Support Questions

Find answers, ask questions, and share your expertise

After running for a period of time, job submissions timeout in the Spark on YARN cluster.

avatar
Rising Star

Hi everyone, our Hadoop cluster has recently encountered a strange issue. After starting the cluster, Spark jobs run normally, but after running for more than a week, job submission timeouts occur. Specifically, the jobs are all in the ACCEPTED state, but fail due to timeout after 2 minutes. The error log shows:

Caused by: java.net.SocketTimeoutException: 60000 millis timeout while waiting for channel to be ready for read. ch : java.nio.channels.SocketChannel[connected local=/134.1.1.3:45866 remote=hdp144019.bigdata.com/134.1.1.19:45454]

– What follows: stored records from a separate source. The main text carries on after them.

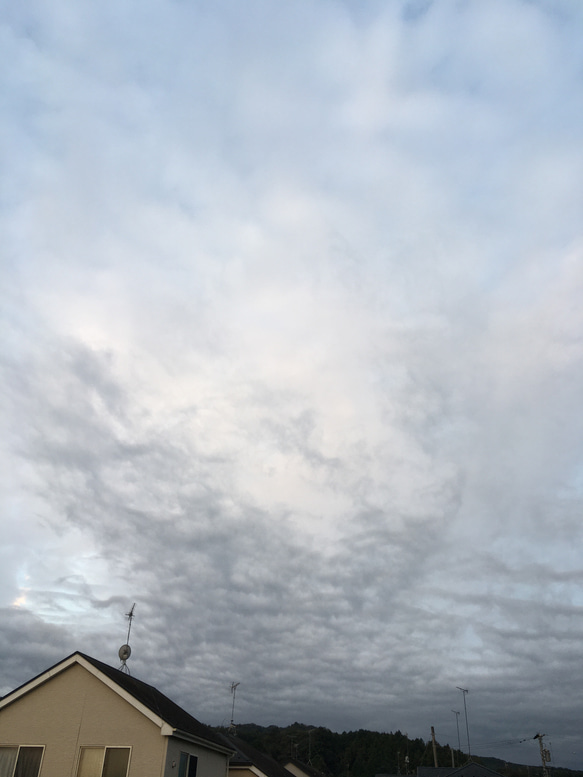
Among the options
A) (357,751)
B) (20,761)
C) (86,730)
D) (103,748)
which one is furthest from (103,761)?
(357,751)

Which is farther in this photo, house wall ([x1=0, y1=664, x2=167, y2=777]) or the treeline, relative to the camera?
the treeline

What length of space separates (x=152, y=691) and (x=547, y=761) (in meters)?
55.8

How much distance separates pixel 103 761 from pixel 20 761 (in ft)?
9.31

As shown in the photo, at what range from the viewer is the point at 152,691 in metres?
25.4

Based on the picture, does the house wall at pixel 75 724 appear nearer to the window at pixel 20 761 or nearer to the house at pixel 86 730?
the house at pixel 86 730

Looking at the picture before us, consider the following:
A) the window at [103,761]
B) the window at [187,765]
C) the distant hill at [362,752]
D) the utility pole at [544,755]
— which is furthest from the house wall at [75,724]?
the distant hill at [362,752]

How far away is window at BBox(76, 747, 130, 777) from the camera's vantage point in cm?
1997

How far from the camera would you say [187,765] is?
865 inches

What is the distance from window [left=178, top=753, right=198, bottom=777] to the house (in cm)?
3

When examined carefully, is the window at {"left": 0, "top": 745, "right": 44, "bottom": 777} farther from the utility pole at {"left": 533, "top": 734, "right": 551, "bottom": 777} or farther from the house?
the utility pole at {"left": 533, "top": 734, "right": 551, "bottom": 777}

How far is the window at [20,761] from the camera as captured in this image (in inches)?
803

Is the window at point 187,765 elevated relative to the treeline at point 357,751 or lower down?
lower down

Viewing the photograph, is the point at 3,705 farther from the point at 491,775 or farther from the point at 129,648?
the point at 491,775

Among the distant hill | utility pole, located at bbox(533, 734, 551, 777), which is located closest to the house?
utility pole, located at bbox(533, 734, 551, 777)
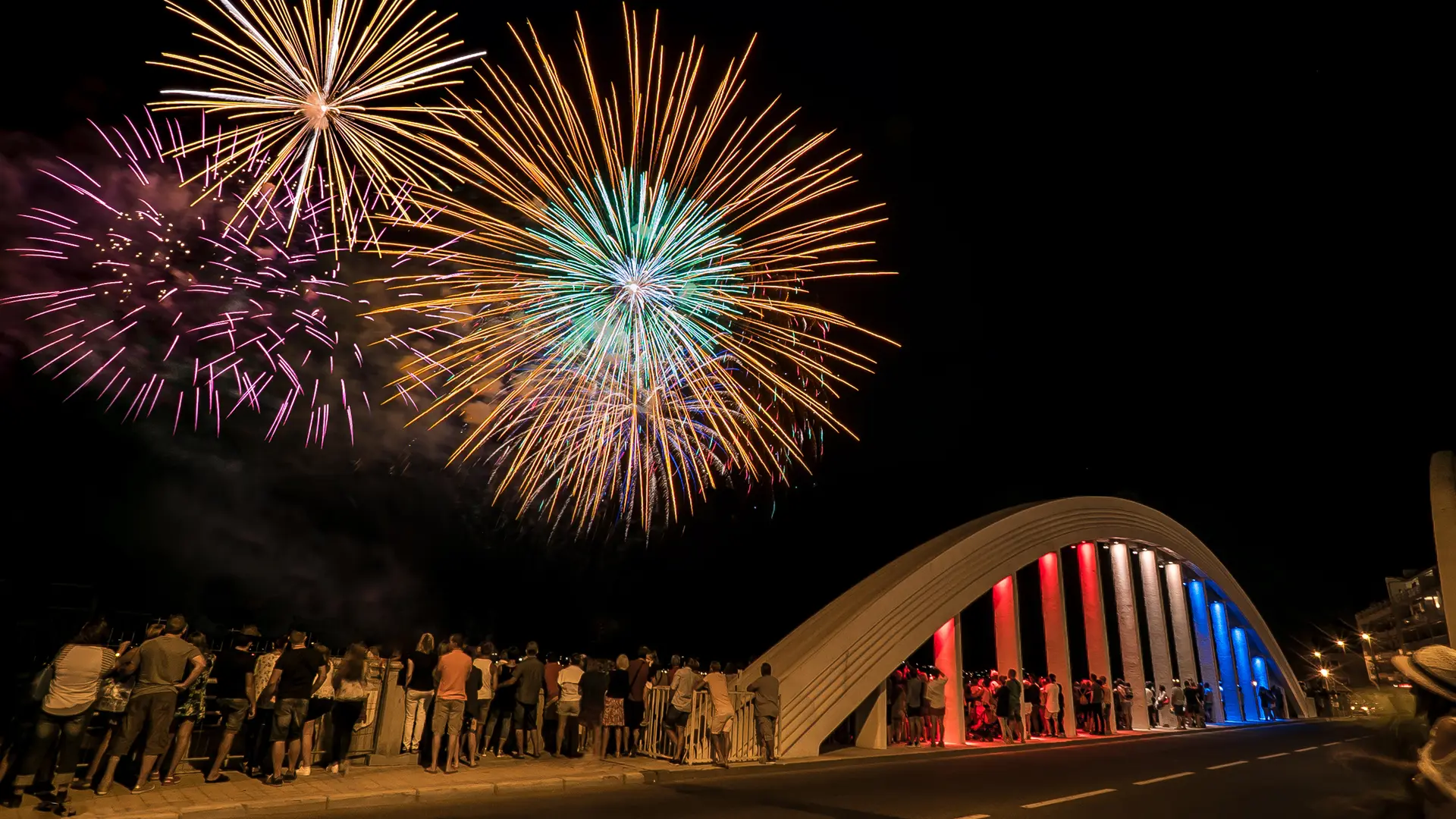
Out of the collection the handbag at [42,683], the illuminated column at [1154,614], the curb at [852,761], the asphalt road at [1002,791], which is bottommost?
the curb at [852,761]

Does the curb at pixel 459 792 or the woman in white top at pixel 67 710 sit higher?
the woman in white top at pixel 67 710

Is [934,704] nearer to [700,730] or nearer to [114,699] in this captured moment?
[700,730]

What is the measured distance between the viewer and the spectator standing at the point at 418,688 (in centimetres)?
995

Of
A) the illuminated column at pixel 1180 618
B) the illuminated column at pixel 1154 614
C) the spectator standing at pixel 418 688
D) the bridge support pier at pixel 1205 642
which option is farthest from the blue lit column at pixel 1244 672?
the spectator standing at pixel 418 688

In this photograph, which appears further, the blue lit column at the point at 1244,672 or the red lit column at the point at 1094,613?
the blue lit column at the point at 1244,672

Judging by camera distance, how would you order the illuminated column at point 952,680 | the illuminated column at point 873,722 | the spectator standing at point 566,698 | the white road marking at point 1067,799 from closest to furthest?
1. the white road marking at point 1067,799
2. the spectator standing at point 566,698
3. the illuminated column at point 873,722
4. the illuminated column at point 952,680

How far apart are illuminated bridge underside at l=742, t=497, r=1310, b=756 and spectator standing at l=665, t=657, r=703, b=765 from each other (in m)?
2.44

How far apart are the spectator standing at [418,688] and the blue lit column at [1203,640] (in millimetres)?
32594

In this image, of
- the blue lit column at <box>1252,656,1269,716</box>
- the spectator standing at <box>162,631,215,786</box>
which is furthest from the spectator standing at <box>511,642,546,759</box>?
the blue lit column at <box>1252,656,1269,716</box>

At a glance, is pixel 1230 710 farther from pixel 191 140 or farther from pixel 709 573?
pixel 191 140

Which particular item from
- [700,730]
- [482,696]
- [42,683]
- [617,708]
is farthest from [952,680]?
[42,683]

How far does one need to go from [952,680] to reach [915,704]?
148cm

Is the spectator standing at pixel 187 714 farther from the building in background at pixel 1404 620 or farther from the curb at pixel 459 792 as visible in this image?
the building in background at pixel 1404 620

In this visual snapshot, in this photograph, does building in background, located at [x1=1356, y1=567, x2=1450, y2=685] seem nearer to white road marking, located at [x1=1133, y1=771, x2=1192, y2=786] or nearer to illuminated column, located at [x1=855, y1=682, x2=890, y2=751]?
illuminated column, located at [x1=855, y1=682, x2=890, y2=751]
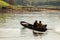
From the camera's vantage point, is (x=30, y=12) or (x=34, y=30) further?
(x=30, y=12)

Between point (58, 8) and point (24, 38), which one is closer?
point (24, 38)

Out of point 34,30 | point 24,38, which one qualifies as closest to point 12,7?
point 34,30

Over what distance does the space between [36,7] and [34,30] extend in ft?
99.7

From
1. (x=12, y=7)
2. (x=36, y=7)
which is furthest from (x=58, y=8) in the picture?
(x=12, y=7)

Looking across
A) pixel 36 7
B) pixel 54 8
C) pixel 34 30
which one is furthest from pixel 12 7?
pixel 34 30

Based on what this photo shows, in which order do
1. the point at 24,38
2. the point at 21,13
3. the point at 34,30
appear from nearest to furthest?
the point at 24,38 < the point at 34,30 < the point at 21,13

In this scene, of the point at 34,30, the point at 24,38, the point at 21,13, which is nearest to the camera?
the point at 24,38

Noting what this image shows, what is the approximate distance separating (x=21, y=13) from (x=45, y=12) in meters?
5.68

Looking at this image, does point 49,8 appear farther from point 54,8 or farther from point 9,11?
point 9,11

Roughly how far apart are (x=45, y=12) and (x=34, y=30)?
32.8 metres

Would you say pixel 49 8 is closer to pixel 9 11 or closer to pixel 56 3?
pixel 56 3

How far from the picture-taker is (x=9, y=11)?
200 feet

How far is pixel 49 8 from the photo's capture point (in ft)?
203

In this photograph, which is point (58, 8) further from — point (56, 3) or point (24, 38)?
point (24, 38)
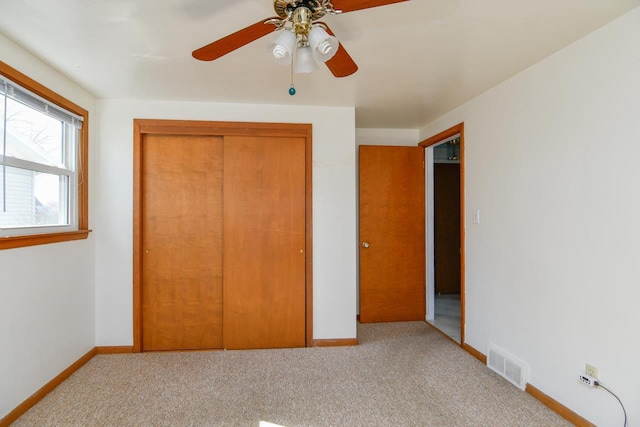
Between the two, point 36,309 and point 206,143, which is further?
point 206,143

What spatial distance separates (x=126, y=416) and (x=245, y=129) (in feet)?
7.85

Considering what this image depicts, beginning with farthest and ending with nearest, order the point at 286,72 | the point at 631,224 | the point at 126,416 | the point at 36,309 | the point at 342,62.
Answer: the point at 286,72 → the point at 36,309 → the point at 126,416 → the point at 631,224 → the point at 342,62

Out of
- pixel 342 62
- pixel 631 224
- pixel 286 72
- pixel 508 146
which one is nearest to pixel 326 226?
pixel 286 72

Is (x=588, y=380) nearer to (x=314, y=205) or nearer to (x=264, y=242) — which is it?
(x=314, y=205)

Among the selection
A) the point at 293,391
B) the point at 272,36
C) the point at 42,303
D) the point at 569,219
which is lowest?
the point at 293,391

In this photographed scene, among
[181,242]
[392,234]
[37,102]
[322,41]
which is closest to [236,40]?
[322,41]

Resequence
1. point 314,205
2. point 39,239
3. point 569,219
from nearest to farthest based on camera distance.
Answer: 1. point 569,219
2. point 39,239
3. point 314,205

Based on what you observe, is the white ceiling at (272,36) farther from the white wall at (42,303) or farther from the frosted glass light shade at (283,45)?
the frosted glass light shade at (283,45)

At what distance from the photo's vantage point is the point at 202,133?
3.12 meters

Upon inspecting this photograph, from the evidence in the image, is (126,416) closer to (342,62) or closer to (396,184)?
(342,62)

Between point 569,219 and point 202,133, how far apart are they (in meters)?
2.96

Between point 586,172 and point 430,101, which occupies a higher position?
point 430,101

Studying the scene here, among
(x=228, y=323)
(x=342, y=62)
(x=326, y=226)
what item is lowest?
(x=228, y=323)

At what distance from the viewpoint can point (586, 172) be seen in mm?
1943
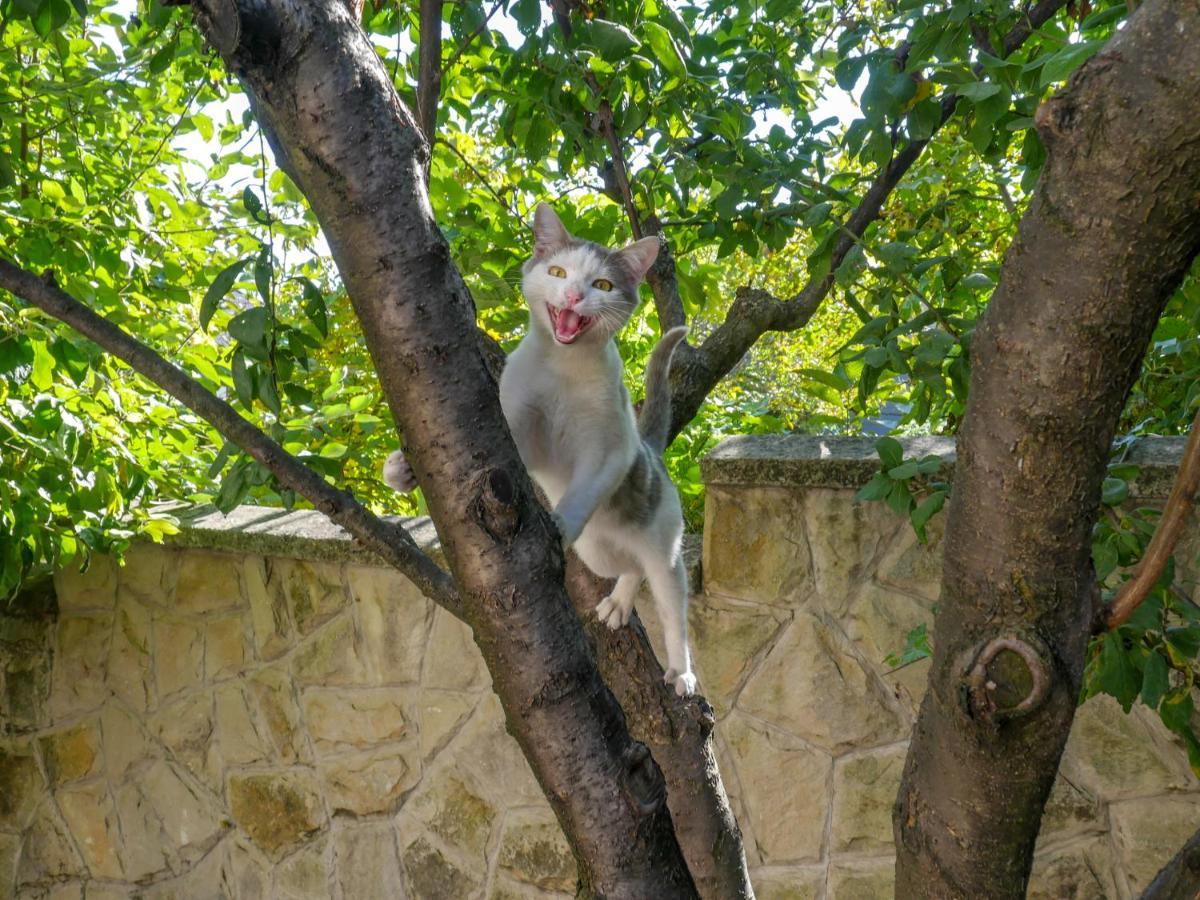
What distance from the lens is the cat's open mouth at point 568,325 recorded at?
202 centimetres

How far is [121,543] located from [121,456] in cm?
30

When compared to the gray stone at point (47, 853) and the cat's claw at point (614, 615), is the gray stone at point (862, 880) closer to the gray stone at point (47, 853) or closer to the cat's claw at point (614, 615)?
the cat's claw at point (614, 615)

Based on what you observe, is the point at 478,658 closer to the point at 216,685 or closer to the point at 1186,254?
the point at 216,685

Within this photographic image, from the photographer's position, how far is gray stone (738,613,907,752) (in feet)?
9.05

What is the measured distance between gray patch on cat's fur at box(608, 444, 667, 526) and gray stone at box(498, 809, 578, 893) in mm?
1258

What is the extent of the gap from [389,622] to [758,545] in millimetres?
1214

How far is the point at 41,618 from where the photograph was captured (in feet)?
13.0

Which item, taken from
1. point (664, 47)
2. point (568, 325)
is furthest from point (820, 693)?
point (664, 47)

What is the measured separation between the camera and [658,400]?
2268mm

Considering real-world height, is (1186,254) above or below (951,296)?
below

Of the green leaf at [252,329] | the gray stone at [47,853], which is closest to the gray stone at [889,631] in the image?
the green leaf at [252,329]

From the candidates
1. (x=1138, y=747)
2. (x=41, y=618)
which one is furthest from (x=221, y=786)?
(x=1138, y=747)

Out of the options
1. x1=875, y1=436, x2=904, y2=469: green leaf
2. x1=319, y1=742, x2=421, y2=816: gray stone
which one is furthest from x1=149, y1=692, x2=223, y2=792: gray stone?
x1=875, y1=436, x2=904, y2=469: green leaf

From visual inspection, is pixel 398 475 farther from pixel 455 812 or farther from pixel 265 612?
pixel 265 612
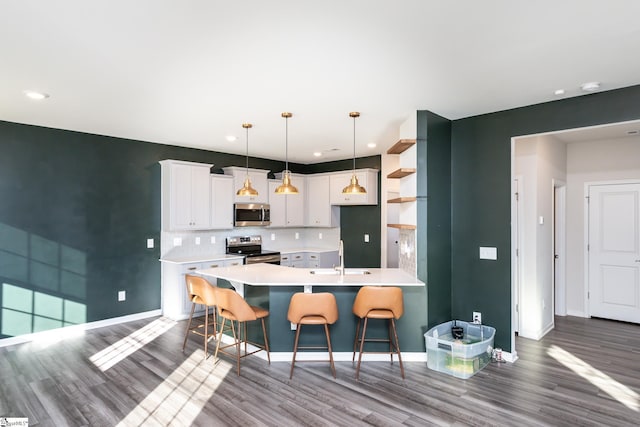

I found an app id, and then went to check the corresponding NodeManager log for attempting to start the AM. I found that the AM was never started at all. At the time when the job submission timed out, the NodeManager log reported the following log:

2024-03-15 00:04:17,668 INFO  containermanager.ContainerManagerImpl (ContainerManagerImpl.java:handle(1607)) - couldn't find application application_1709910180593_38018 while processing FINISH_APPS event. The ResourceManager allocated resources for this application to the NodeManager but no active containers were found to process.

同时伴随着IPC相关的报错:

2024-03-15 00:04:17,082 WARN  ipc.Server (Server.java:processResponse(1523)) - IPC Server handler 11 on 45454, call Call#31 Retry#0 org.apache.hadoop.yarn.api.ContainerManagementProtocolPB.startContainers from 134.1.1.8:32766: output error
2024-03-15 00:04:17,083 INFO  ipc.Server (Server.java:run(2695)) - IPC Server handler 11 on 45454 caught an exception
java.nio.channels.ClosedChannelException
	at sun.nio.ch.SocketChannelImpl.ensureWriteOpen(SocketChannelImpl.java:268)
	at sun.nio.ch.SocketChannelImpl.write(SocketChannelImpl.java:459)
	at org.apache.hadoop.ipc.Server.channelWrite(Server.java:3250)
	at org.apache.hadoop.ipc.Server.access$1700(Server.java:137)
	at org.apache.hadoop.ipc.Server$Responder.processResponse(Server.java:1473)
	at org.apache.hadoop.ipc.Server$Responder.doRespond(Server.java:1543)
	at org.apache.hadoop.ipc.Server$Connection.sendResponse(Server.java:2593)
	at org.apache.hadoop.ipc.Server$Connection.access$300(Server.java:1615)
	at org.apache.hadoop.ipc.Server$RpcCall.doResponse(Server.java:940)
	at org.apache.hadoop.ipc.Server$Call.sendResponse(Server.java:774)
	at org.apache.hadoop.ipc.Server$RpcCall.run(Server.java:885)
	at org.apache.hadoop.ipc.Server$RpcCall.run(Server.java:822)
	at java.security.AccessController.doPrivileged(Native Method)
	at javax.security.auth.Subject.doAs(Subject.java:422)
	at org.apache.hadoop.security.UserGroupInformation.doAs(UserGroupInformation.java:1730)
	at org.apache.hadoop.ipc.Server$Handler.run(Server.java:2682)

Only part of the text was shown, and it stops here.